PDA

View Full Version : Tony Schiavone: WCW Was Always Doomed - Eric Bischoff Prolonged the Inevitable



Kemo
06-07-2023, 09:08 PM
Was WCW destined to go out of business, no matter the success and shortcomings of the promotion?

This past March marked 22 years since the final episode of WCW Monday Nitro aired, a simulcast alongside WWF Monday Night Raw. The show featured Sting facing Ric Flair in the final match in WCW history, a fitting main event given the connection both men had to the company.

In the decades since WWE has never shied away from bringing up their victory over WCW. Mere months after the promotion's demise, WCW 'invaded' the WWF in the summer of 2001, and the WCW/ECW Alliance was defeated again that November. In 2015, Triple H's feud with Sting leaned heavily on WCW's demise, with the Game's WrestleMania 31 win being touted on commentary as the true end to the Monday Night War.
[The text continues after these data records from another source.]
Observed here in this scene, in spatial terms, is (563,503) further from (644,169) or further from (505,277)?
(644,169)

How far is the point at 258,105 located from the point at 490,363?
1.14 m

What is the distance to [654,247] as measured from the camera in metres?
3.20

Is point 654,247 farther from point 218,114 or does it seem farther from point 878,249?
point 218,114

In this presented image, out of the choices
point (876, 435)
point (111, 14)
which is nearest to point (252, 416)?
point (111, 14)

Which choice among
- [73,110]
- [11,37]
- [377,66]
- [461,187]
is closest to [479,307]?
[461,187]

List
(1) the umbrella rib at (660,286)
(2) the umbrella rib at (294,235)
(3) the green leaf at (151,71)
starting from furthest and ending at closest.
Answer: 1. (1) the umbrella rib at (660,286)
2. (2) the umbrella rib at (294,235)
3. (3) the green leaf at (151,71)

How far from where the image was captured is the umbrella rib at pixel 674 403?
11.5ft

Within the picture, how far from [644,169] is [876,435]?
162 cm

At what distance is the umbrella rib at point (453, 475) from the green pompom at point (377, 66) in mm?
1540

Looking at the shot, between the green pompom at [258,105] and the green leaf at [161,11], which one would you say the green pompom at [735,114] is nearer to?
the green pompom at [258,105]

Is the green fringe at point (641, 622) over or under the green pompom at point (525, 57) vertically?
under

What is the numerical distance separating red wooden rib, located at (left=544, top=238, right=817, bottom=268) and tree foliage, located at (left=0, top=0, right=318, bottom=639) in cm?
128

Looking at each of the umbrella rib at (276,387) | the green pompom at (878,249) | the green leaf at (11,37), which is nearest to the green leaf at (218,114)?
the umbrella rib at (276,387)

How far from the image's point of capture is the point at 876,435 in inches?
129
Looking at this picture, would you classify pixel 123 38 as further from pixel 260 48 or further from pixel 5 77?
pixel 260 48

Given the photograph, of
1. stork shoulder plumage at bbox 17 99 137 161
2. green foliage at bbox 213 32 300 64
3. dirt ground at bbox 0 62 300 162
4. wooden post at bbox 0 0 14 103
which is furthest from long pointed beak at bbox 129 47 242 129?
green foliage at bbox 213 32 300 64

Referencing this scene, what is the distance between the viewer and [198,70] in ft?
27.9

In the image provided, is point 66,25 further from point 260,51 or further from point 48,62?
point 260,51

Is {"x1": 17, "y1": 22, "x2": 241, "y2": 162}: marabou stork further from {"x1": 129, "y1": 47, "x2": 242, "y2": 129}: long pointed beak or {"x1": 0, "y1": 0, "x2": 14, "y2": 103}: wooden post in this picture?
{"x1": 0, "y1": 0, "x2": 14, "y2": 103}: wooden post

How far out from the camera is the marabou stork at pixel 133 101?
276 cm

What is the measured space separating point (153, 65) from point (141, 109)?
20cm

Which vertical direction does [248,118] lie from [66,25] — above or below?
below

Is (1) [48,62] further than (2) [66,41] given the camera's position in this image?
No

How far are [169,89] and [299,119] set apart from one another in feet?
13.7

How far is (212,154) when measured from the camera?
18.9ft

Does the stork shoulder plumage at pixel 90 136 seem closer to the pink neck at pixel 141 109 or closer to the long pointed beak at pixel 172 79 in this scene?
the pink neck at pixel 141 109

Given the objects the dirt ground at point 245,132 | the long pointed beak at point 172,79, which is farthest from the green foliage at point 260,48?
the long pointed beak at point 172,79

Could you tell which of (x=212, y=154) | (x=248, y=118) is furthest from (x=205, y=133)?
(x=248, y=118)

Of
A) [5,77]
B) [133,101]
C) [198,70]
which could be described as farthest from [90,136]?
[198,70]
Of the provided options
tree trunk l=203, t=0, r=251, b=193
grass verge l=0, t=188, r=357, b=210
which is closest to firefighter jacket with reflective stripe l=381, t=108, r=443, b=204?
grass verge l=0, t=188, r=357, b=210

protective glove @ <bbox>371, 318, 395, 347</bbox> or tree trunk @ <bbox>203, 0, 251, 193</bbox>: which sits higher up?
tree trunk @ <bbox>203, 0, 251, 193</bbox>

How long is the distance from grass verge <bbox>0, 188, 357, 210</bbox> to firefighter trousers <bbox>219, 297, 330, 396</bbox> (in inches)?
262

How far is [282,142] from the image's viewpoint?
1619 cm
Despite defeating Raw in the ratings for 83 weeks in a row, the collapse of WCW was quick and painful from a fan's perspective. Non-sensical storylines, frequent title changes, and backstage politics made up much of the final years of the now-defunct promotion.

While WCW's collapse was quick, Tony Schiavone long expected the promotion to fall far sooner than it did. During the latest episode of his What Happened When podcast, the WCW commentator said that the promotion would have folded eventually.

"I was just kind of waiting for all of this to end," Schiavone said. "I was waiting for it. I thought in my mind, any time, Turner is going to say 'You're done.'"

Schiavone said that while the arrival of Eric Bischoff in 1993 saw a lot of good ideas brought in, nothing could save WCW from Turner Network Television.

"Bischoff just prolonged it. That's all he did. He came in with great ideas and a great vision and did great things, and it just prolonged what the eventual reality would be, and that is Turner getting tired of wrestling."

Ironically, it was only after Ted Turner relinquished his influence over WCW that the death knell came. Following the AOL-Time Warner merger, higher-ups decided they didn't want to be associated with wrestling, especially given the many setbacks WCW had faced.